>> Begin Dataset extract
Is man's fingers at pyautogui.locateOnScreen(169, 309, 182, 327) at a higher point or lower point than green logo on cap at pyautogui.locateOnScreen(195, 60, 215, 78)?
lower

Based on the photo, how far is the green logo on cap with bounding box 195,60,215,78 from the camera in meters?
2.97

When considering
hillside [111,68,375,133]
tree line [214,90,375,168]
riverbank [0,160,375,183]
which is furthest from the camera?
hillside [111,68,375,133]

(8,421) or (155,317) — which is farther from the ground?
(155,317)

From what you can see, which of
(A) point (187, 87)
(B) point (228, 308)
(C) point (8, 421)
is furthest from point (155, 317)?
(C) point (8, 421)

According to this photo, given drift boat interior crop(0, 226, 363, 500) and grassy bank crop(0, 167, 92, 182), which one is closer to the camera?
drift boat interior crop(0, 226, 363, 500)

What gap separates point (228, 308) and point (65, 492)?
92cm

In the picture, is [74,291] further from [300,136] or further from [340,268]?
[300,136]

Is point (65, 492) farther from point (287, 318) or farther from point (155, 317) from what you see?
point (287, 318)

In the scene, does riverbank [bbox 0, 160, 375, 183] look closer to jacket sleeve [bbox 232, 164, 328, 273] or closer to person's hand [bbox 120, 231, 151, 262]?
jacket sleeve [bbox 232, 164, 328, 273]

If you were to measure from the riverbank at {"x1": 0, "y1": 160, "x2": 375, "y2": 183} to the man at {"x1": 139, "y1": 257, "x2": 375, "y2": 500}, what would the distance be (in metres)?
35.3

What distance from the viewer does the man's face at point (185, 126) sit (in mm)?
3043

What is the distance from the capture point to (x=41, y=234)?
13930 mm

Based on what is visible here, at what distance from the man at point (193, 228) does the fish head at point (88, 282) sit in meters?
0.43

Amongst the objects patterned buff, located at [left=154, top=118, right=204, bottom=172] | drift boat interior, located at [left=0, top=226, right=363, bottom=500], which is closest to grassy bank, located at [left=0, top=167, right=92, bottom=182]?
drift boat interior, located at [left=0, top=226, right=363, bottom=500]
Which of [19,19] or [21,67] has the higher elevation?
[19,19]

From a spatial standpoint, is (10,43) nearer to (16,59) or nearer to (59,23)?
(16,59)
>> End Dataset extract
> Problem to solve
Copy all the entries verbatim.

> Solution
Is man's fingers at pyautogui.locateOnScreen(169, 309, 182, 327) at a higher point or lower point than green logo on cap at pyautogui.locateOnScreen(195, 60, 215, 78)?
lower

Based on the photo, how far is the green logo on cap with bounding box 195,60,215,78 from the camera in meters?
2.97

When considering
hillside [111,68,375,133]
tree line [214,90,375,168]
riverbank [0,160,375,183]
which is furthest from the camera?
hillside [111,68,375,133]

(8,421) or (155,317) — which is farther from the ground?
(155,317)

From what you can see, which of
(A) point (187, 87)
(B) point (228, 308)
(C) point (8, 421)
is furthest from point (155, 317)?
(C) point (8, 421)

According to this photo, given drift boat interior crop(0, 226, 363, 500) and grassy bank crop(0, 167, 92, 182), which one is closer to the camera?
drift boat interior crop(0, 226, 363, 500)

What gap separates point (228, 308) and point (65, 492)?
92cm

In the picture, is [74,291] further from [300,136] or further from [340,268]?
[300,136]

Is point (65, 492) farther from point (287, 318) or farther from point (155, 317) from what you see?
point (287, 318)

In the scene, does riverbank [bbox 0, 160, 375, 183] look closer to jacket sleeve [bbox 232, 164, 328, 273] or closer to person's hand [bbox 120, 231, 151, 262]?
jacket sleeve [bbox 232, 164, 328, 273]

If you were to measure from the riverbank at {"x1": 0, "y1": 160, "x2": 375, "y2": 183} to the man at {"x1": 139, "y1": 257, "x2": 375, "y2": 500}, what would the distance be (in metres)?
35.3

What distance from the viewer does the man's face at point (185, 126) sit (in mm)?
3043

What is the distance from the capture point to (x=41, y=234)?
13930 mm

Based on what is visible here, at what distance from the man at point (193, 228) does the fish head at point (88, 282) sit in meters?
0.43

Amongst the objects patterned buff, located at [left=154, top=118, right=204, bottom=172] | drift boat interior, located at [left=0, top=226, right=363, bottom=500], which is closest to grassy bank, located at [left=0, top=167, right=92, bottom=182]?
drift boat interior, located at [left=0, top=226, right=363, bottom=500]
Which of [19,19] or [21,67] has the higher elevation?
[19,19]

From a spatial standpoint, is (10,43) nearer to (16,59) or nearer to (59,23)?
(16,59)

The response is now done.